Task :: Format the items below as a numbered list, leaving out blank lines, from the line containing "From the photographer's" through the end of the items, both included.

------------------------------------------------

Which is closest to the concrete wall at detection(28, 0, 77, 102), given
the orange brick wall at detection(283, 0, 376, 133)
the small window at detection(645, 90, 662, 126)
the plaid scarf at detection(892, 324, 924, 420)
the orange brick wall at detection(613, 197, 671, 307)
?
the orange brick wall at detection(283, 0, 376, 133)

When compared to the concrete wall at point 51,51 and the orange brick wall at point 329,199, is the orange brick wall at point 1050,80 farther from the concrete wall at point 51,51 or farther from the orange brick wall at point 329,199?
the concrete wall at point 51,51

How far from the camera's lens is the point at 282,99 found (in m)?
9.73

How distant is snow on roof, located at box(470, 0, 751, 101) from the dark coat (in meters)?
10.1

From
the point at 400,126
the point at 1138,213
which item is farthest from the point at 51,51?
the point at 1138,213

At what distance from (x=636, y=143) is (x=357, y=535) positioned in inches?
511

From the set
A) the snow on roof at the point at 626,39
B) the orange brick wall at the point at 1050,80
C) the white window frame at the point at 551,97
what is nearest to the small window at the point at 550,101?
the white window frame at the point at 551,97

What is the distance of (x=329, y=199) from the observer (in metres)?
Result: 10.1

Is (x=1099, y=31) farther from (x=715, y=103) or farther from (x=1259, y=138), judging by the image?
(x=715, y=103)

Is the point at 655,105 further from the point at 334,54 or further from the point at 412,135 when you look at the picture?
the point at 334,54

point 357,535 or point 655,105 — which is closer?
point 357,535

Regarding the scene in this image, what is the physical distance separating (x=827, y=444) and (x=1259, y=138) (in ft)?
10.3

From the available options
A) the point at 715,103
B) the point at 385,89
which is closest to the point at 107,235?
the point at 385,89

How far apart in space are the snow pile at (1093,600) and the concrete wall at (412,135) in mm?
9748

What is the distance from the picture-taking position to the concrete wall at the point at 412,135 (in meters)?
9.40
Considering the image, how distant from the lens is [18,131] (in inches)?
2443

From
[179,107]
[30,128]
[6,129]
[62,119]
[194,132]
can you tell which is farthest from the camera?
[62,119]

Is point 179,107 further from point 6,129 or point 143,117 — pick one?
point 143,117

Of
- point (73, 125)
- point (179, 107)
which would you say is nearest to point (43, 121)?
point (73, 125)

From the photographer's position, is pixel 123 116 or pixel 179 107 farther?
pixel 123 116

------------------------------------------------

Written answer ::
1. From the photographer's position, is pixel 123 116 or pixel 179 107 farther?
2. pixel 123 116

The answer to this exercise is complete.